*EXCERPT PROVIDED*
--

To do that one need not be necessarily a believer. And in fact, the approach in that book is analytical and intellectual revealing little of Blair’s personal relationship with the divine. Nevertheless, we do know that Tony Blair, the son of a militant atheist began his exploration of Christianity while at Oxford in the early 1970s and subsequently embraced Anglicanism in 1974 and later on Catholicism; this too was in the tradition of C.S. Lewis, G.K Chesterton, and Christopher Dawson.

Here are a few excerpts from chapter 7 of the above mentioned book (titled “Why I Am a Christian”):  “First a politician’s health warning: I can’t stand politicians who wear God on their sleeves; I do not pretend to be any better or less selfish than any-one else; I do not believe that Christians should only vote Labour; and I do not discuss my religious beliefs unless asked, and, when I do, I discuss them personally. Of course, they influence my politics, but I do not wish to force them on anyone else…Easter, a time of rebirth and renewal, has a special significance for me, and in a sense, my politics. My vision of society reflects a faith in the human spirit and its capacity to renew itself…I am often asked how my religious convictions have played a role in the emergence of my political thinking. First, my view of Christian values led me to oppose what I perceived to be the narrow view of self-interest that Conservatism—particularly its modern, more right-wing form—represents. But Tories, I think, have too selfish a definition of self-interest. They fail to look beyond, to the community and the individual’s relationship with the community. That is the essential reason why I am on the Left rather than on the Right…Christianity is more than a one-to-one relationship between the individual and God, important as that is. The relationship also has to be with the outside world. Second, Christianity helped to inspire my rejection of Marxism….The problem with Marxist ideology was that, in the end, it suppressed the individual by starting with society. But it is from a sense of individual duty that we connect the greater good and the interests of the community—a principle the Church celebrates in the sacrament of communion.”

--

*INSTRUCTION*
Write out word for word the part of the passage on Tony Blair's faith starting at "To do that one" and ending at "and Christopher Dawson.".

*RAW RECORDS*
--

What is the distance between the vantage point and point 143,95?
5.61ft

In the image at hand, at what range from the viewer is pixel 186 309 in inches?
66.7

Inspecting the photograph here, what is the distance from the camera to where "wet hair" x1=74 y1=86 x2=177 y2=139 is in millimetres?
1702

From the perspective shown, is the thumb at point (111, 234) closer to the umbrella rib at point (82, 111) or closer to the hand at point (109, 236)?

--

*ANSWER TO THE TASK*
To do that one need not be necessarily a believer. And in fact, the approach in that book is analytical and intellectual revealing little of Blair’s personal relationship with the divine. Nevertheless, we do know that Tony Blair, the son of a militant atheist began his exploration of Christianity while at Oxford in the early 1970s and subsequently embraced Anglicanism in 1974 and later on Catholicism; this too was in the tradition of C.S. Lewis, G.K Chesterton, and Christopher Dawson.